After they had finished at Gideon Mews Miss Briffa and Mr. Yan went to Interstone’s offices. The other supervising solicitor, Mr. Ralph Wehrle, had arrived before any of the staff and so was there when the offices were opened. He was eventually able to serve the orders on the managing director, Mr. Noel Dingwall, when he arrived shortly after 10 o’clock. Mr. Dingwall telephoned a solicitor, Mr. Kleinfeld, for advice. Miss Briffa and Mr. Yan reached Interstone’s offices at about 11.20 a.m. and Mr. Kleinfeld arrived a few minutes later. Mr. Yan, Mr. Dingwall and Mr. Kleinfeld then spent some time together in discussions. Mr. Schindler arrived at the offices just before 2.00 p.m. The search of the offices began soon afterwards and continued until about 6.30 p.m.

7.

On 19th November 2003 Mr. Yan provided on behalf of himself and Interstone pursuant to paragraph 9 of the freezing injunction a document described as his “First Declaration”. The matter came back before the court on 21st November, but because Clyde & Co had already expressed dissatisfaction with the First Declaration it was agreed that Mr. Yan would provide further and better information in the form of an affirmation and that the orders should continue in the meantime. A document described as his “Second Affirmation” was served on 28th November. However, Clyde & Co still did not think that Mr. Yan had given them a complete statement of his assets or that he had complied in all respects with the requirements of the orders and therefore on 19th December 2003 they issued this application to commit him for contempt.

2. The Application

8.

The application notice alleges nine separate breaches of the orders made on 12th November and in some cases the particulars of the breach are extensive. Broadly speaking, however, they can be grouped under five heads: failing to provide to the best of his ability on 13th November the information required by the orders in response to questions put to him by Mr.

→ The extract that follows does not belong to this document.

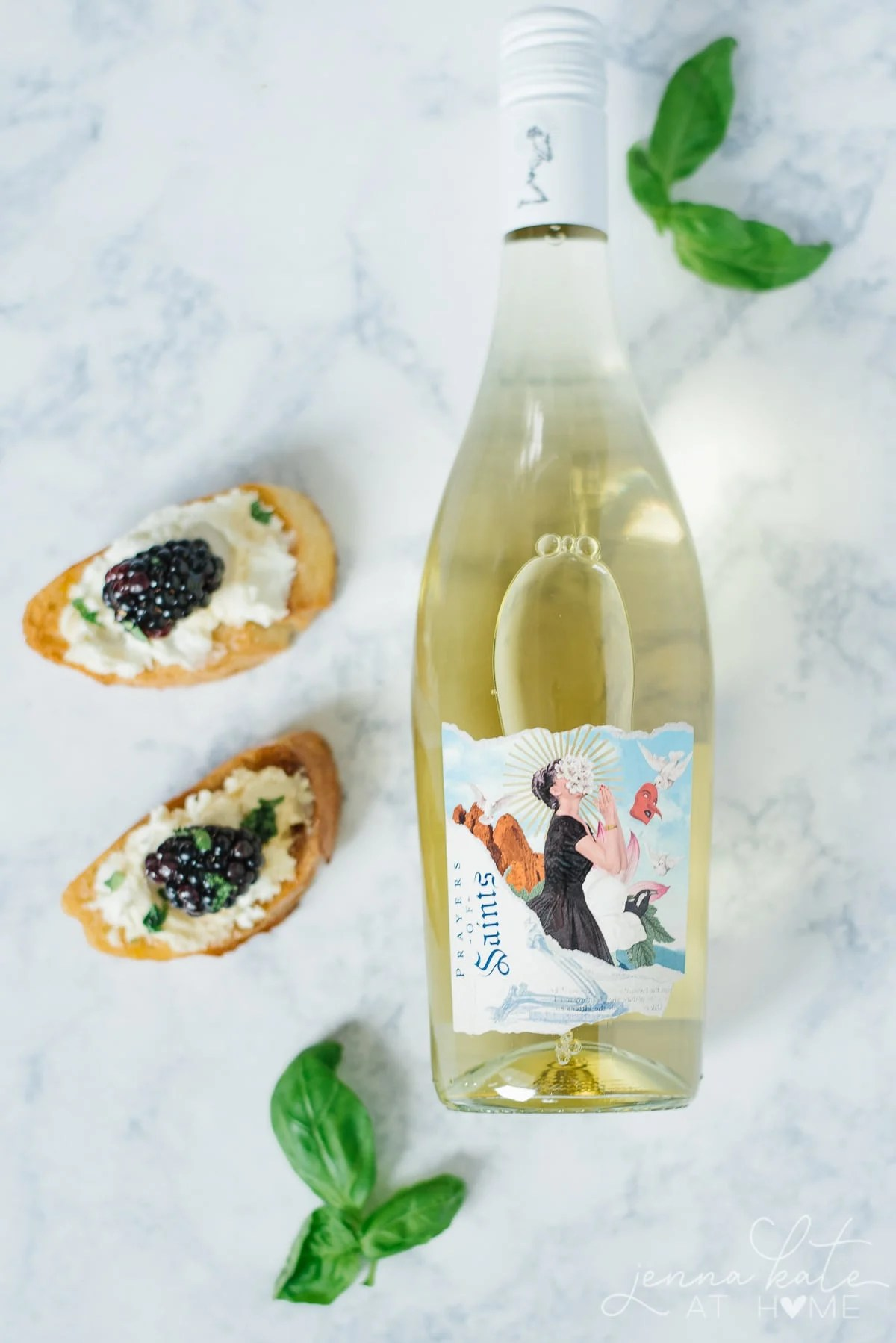 Bottle of white wine paired with fruit and goat cheese crostini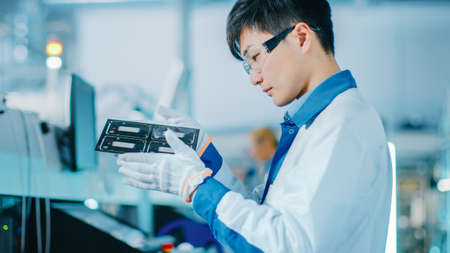 High-Tech Factory: Quality Control Engineer Checks Electronic Printed Circuit Board it for Damages. In the Background Assembly Line for PCB with Surface Mount Pick and Place Technology.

Schindler; shredding relevant documents and attempting to hide others during the search of Interstone’s offices; failing to give full information about his assets and the Ibericatel transaction in his formal disclosure; transferring funds in breach of the order; and failing to disclose documents referred to in the search order. Taken as a whole, Nokia’s complaint is that Mr. Yan continually prevaricated, was evasive and tried to suppress information until he realised that Nokia had already obtained it from other sources, or was about to do so.

9.

Before turning to the various allegations made against him, however, it is necessary to say something about Mr. Yan himself in order to set them in context. Mr. Yan is Chinese by origin but has recently acquired British nationality. He has a reasonably good command of English, although it is not his first language, and appears to have little difficulty in using it in the conduct of his business affairs. He has extensive business interests, mainly in the Far East, but also in other parts of the world. These include an interest in a factory development in Cambodia, an interest in a property development project in China, currency trading in Hong Kong and various activities in the mobile communications market. He controls or has interests in a number of different companies which he uses as vehicles for his business operations.

(i) Failing to provide information on 13th November

10.

Paragraph 9(1) of the freezing injunction provided as follows:

“. . . . . . . . the Respondent must immediately and to the best of his ability inform the applicant’s solicitors of all his assets worldwide . . . . . . . .”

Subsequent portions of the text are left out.